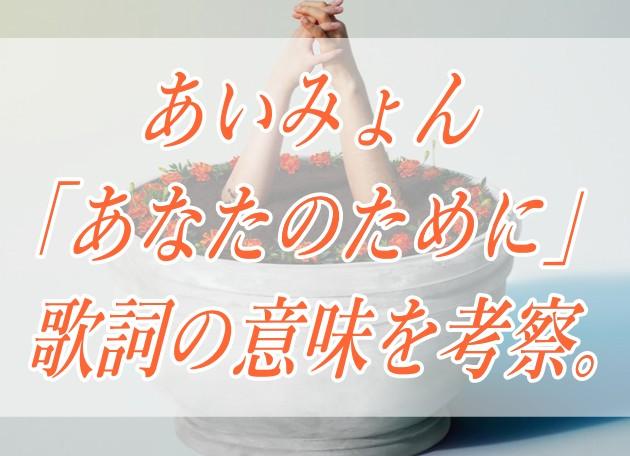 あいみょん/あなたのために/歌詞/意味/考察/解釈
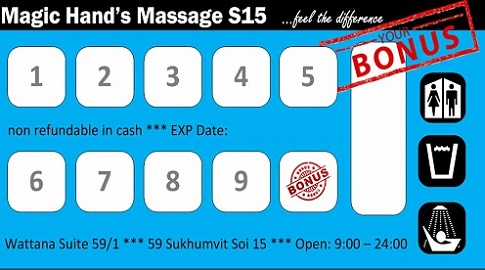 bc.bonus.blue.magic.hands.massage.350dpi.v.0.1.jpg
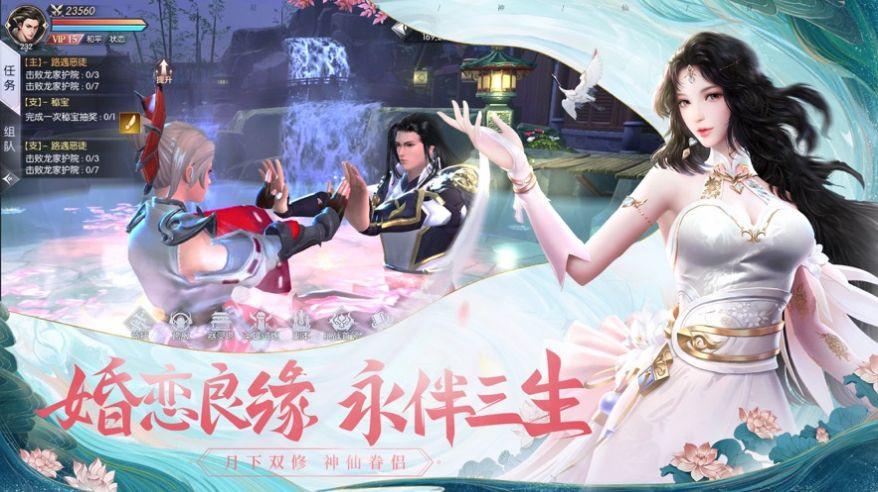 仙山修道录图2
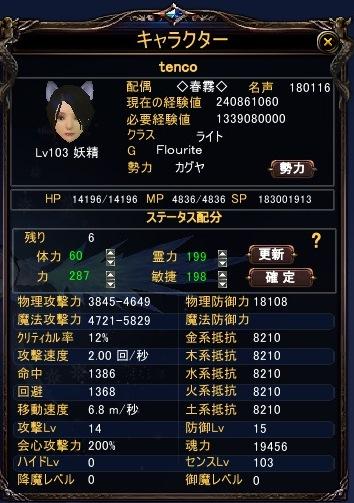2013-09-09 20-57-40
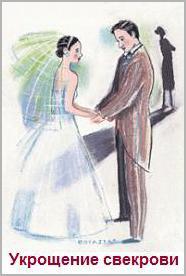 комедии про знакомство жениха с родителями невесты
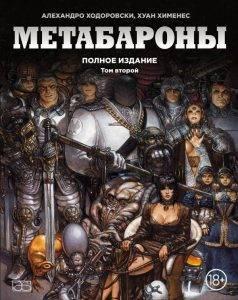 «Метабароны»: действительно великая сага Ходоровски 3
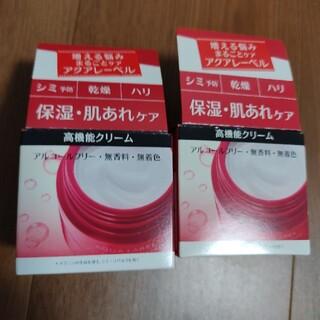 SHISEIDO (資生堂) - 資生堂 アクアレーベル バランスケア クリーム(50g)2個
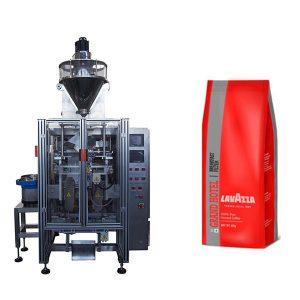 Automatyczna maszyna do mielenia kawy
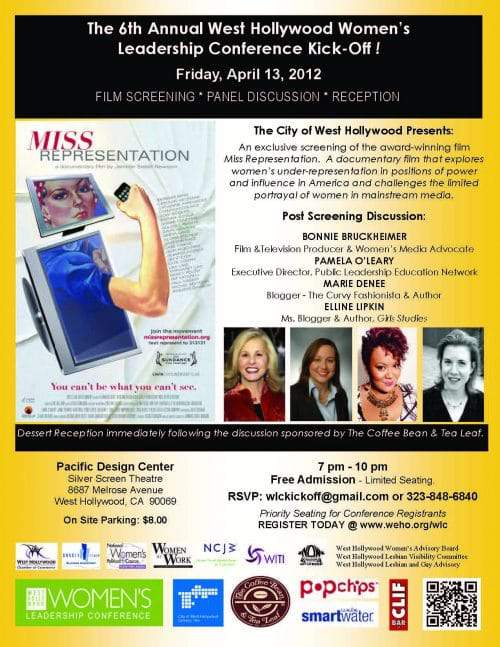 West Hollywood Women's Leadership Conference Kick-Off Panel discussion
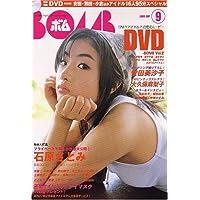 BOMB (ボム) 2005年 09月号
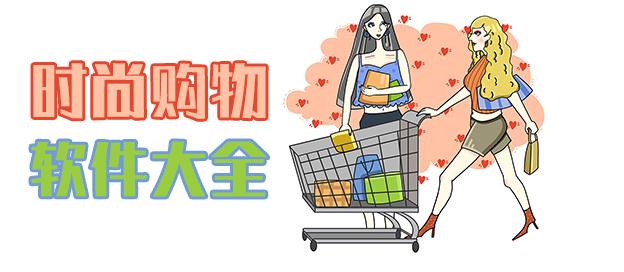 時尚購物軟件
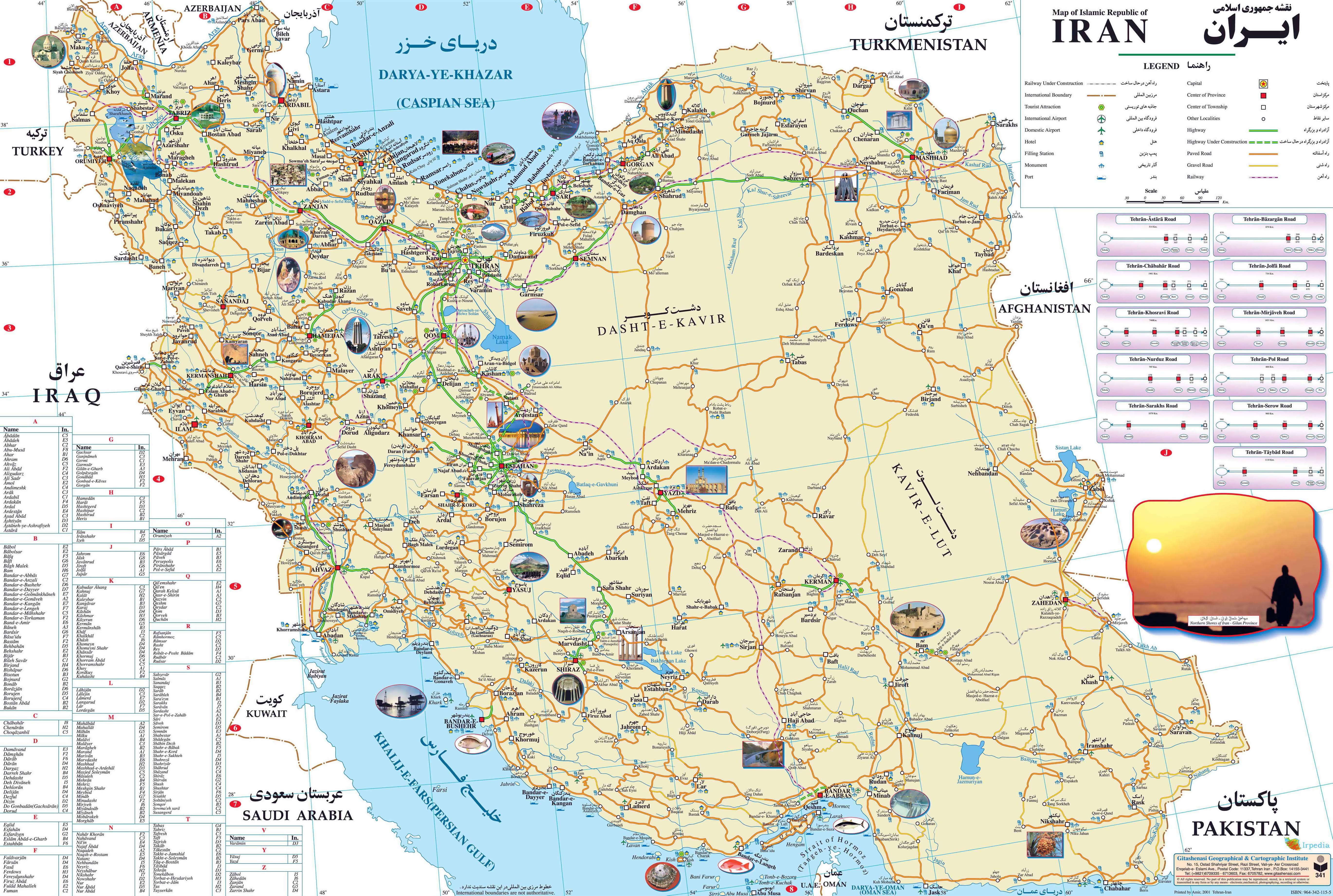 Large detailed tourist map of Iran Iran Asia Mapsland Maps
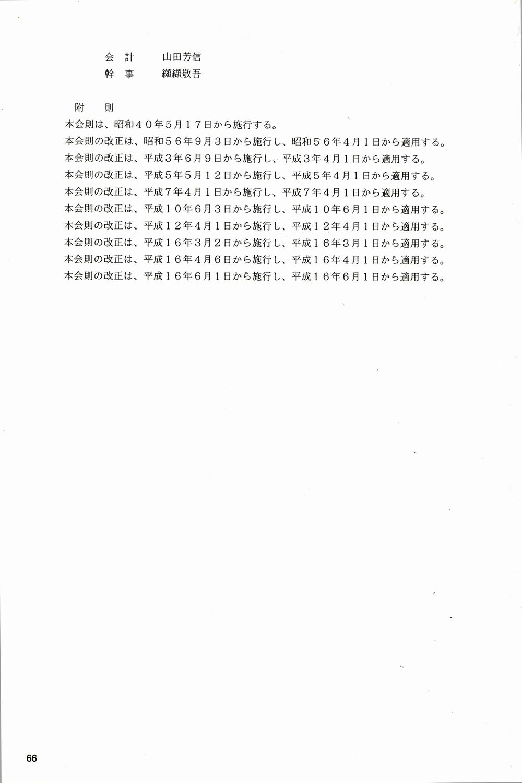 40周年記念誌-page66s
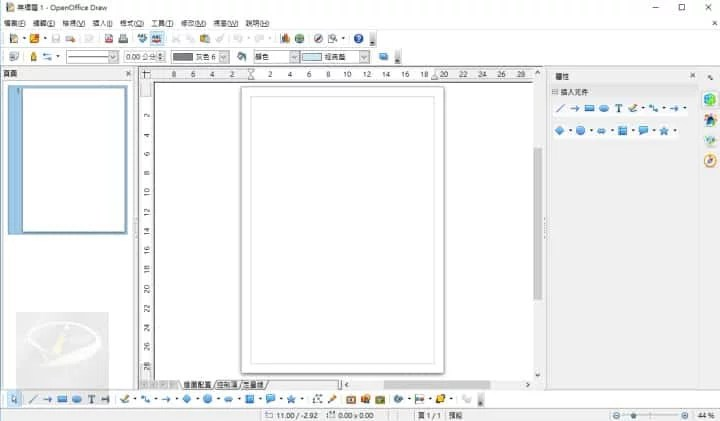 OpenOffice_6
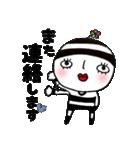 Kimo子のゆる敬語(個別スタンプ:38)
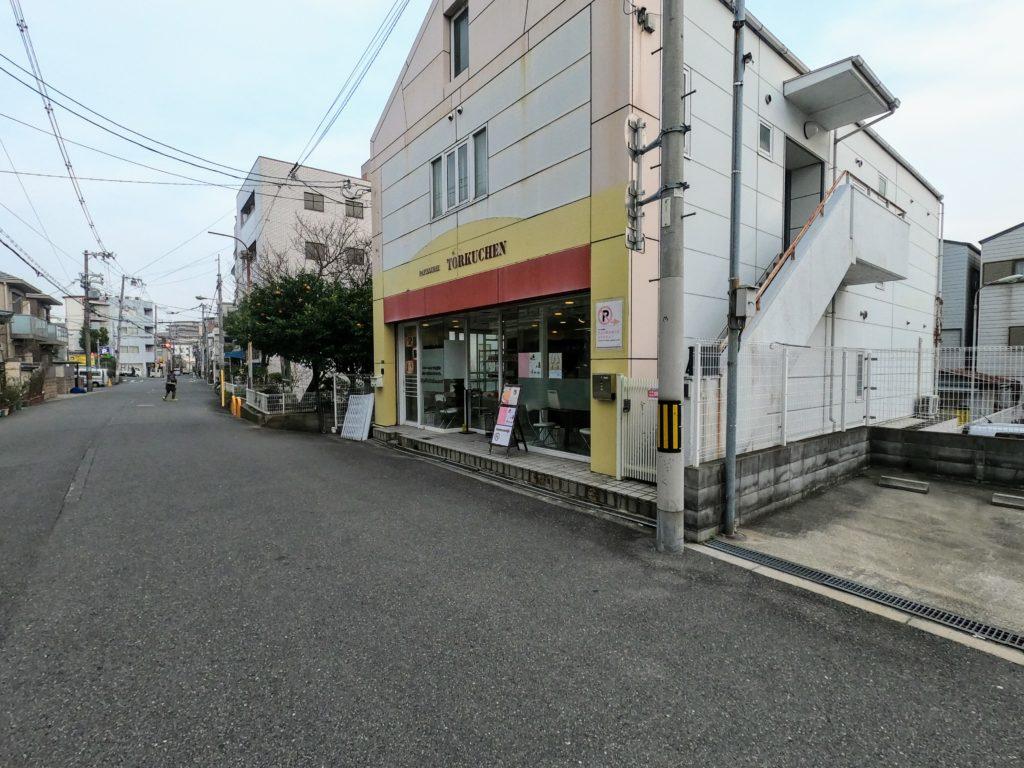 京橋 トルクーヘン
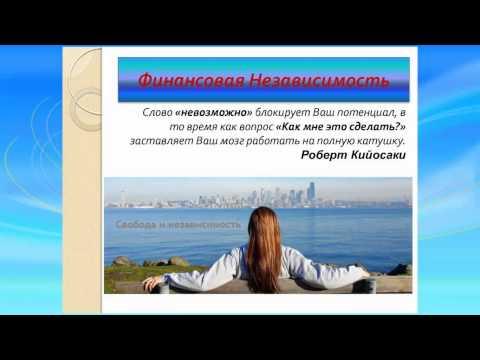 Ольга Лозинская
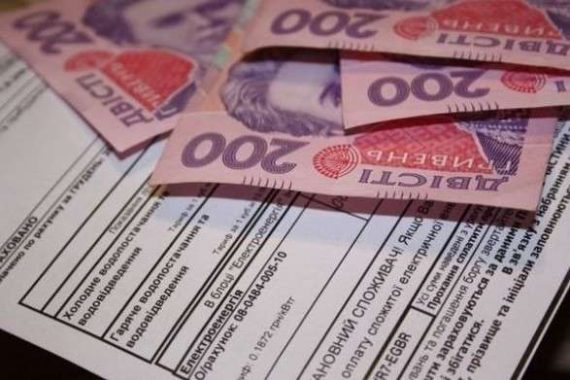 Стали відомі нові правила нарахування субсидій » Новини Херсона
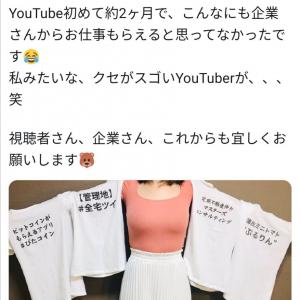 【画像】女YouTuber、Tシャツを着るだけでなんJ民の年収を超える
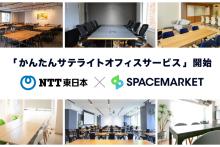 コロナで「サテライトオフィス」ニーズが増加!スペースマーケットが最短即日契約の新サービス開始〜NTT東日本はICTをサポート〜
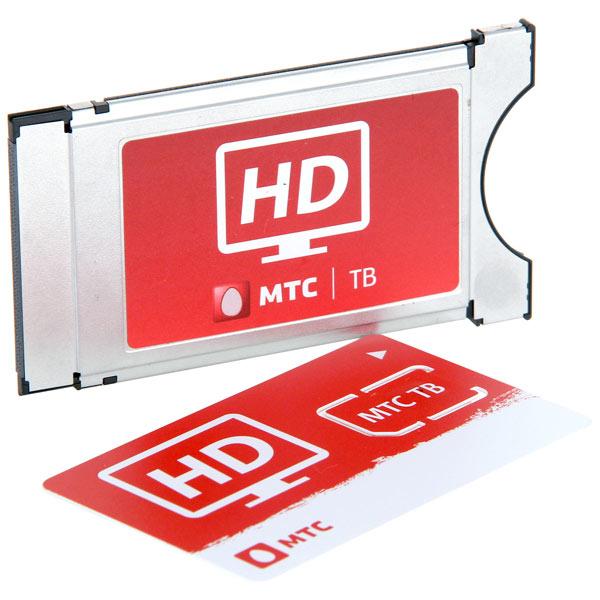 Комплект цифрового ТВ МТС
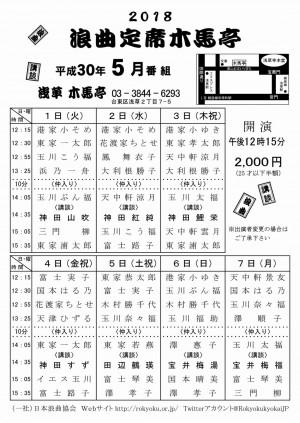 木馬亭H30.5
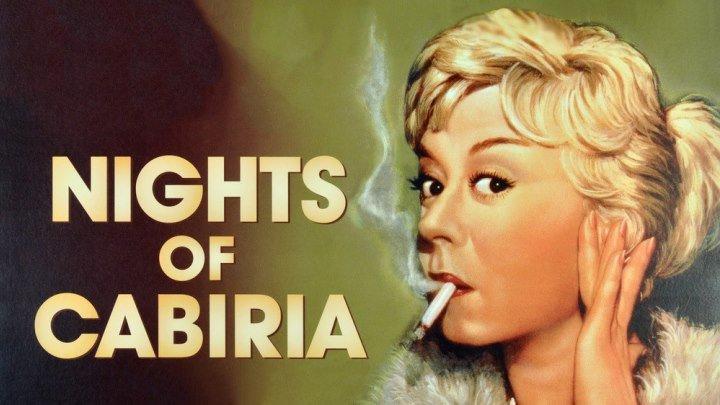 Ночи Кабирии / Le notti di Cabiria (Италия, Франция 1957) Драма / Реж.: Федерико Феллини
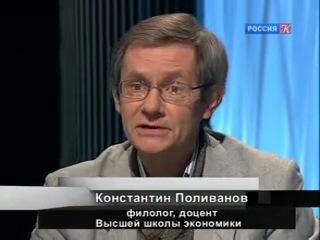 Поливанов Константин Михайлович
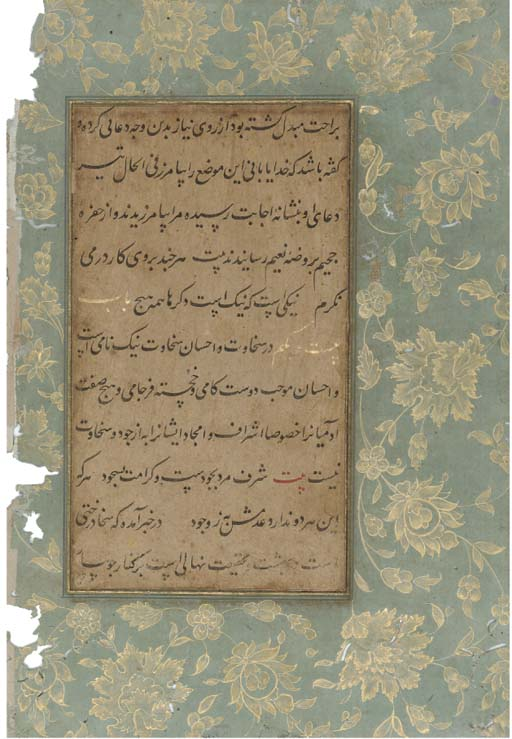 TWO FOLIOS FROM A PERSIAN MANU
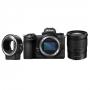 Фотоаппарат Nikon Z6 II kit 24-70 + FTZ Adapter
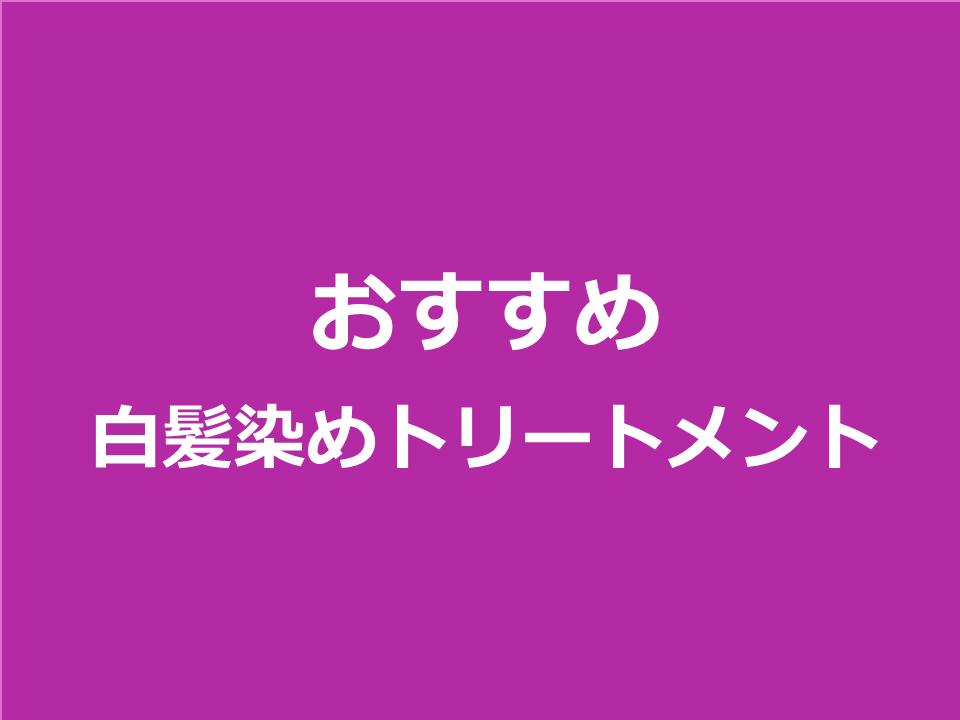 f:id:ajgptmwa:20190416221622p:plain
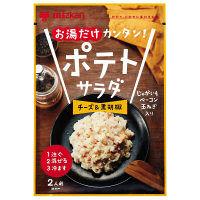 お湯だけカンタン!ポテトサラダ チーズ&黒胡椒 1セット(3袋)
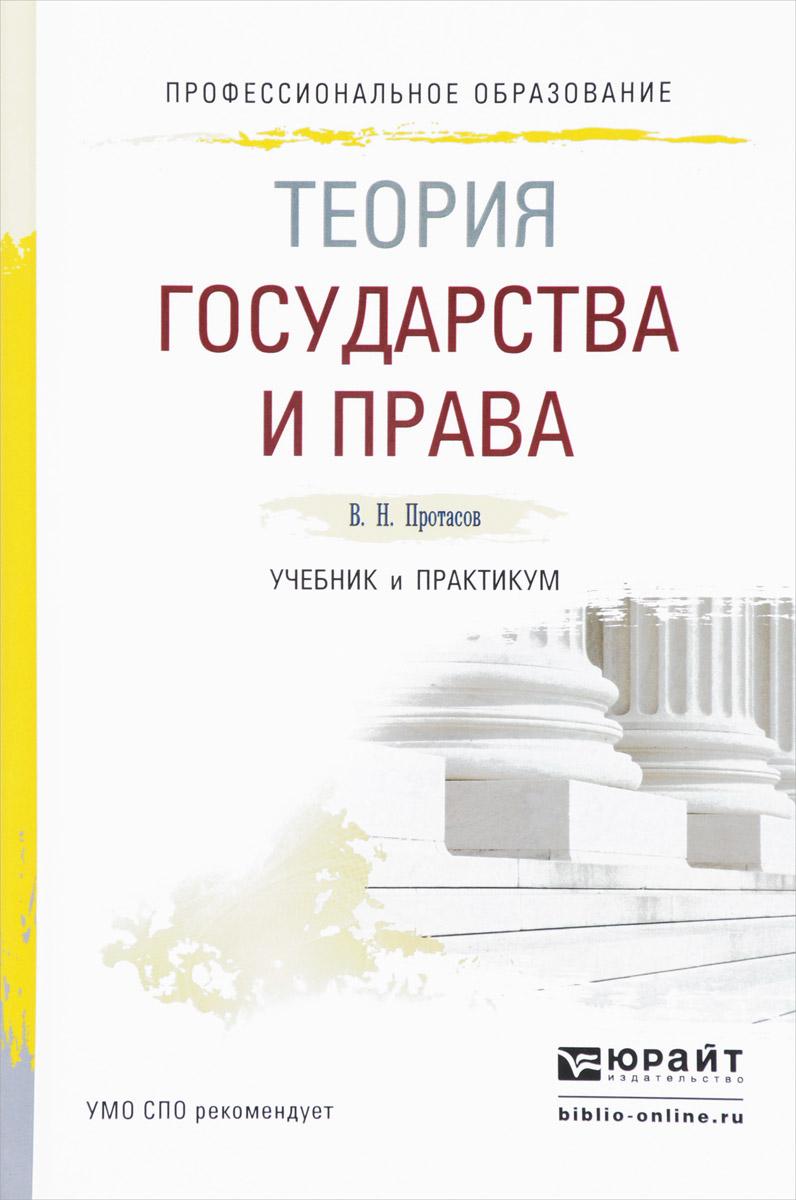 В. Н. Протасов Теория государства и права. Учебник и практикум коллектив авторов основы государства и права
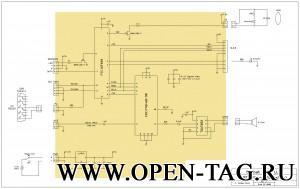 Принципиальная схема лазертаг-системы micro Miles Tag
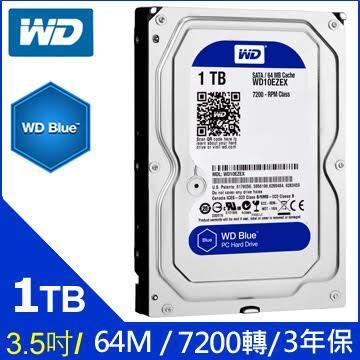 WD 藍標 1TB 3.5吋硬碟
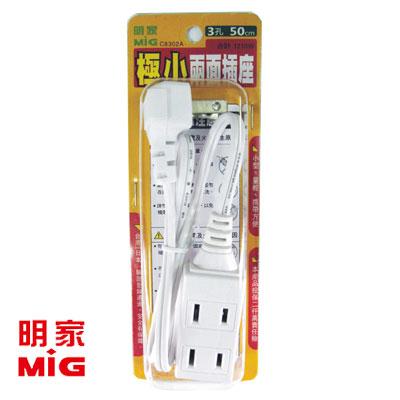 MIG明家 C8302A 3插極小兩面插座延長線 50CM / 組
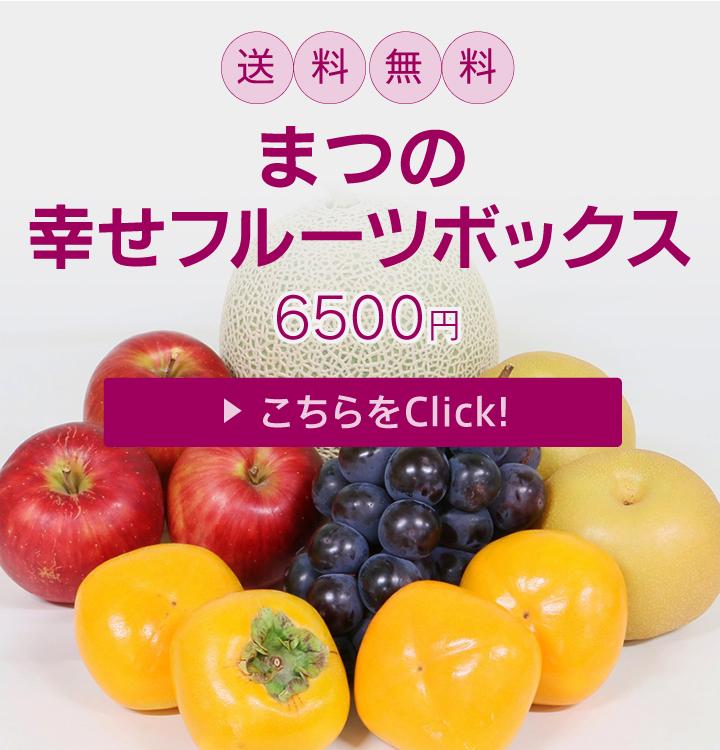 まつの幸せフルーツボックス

■ Task description: Copy nothing but the lines from the top of the material through the line holding "Large detailed tourist", exactly as written; omit pictures.

■ Problem solution:
 あいみょん/あなたのために/歌詞/意味/考察/解釈
 bc.bonus.blue.magic.hands.massage.350dpi.v.0.1.jpg
 仙山修道录图2
2013-09-09 20-57-40
 комедии про знакомство жениха с родителями невесты
 «Метабароны»: действительно великая сага Ходоровски 3
 SHISEIDO (資生堂) - 資生堂 アクアレーベル バランスケア クリーム(50g)2個
 Automatyczna maszyna do mielenia kawy
 West Hollywood Women's Leadership Conference Kick-Off Panel discussion
 BOMB (ボム) 2005年 09月号
 時尚購物軟件
 Large detailed tourist map of Iran Iran Asia Mapsland Maps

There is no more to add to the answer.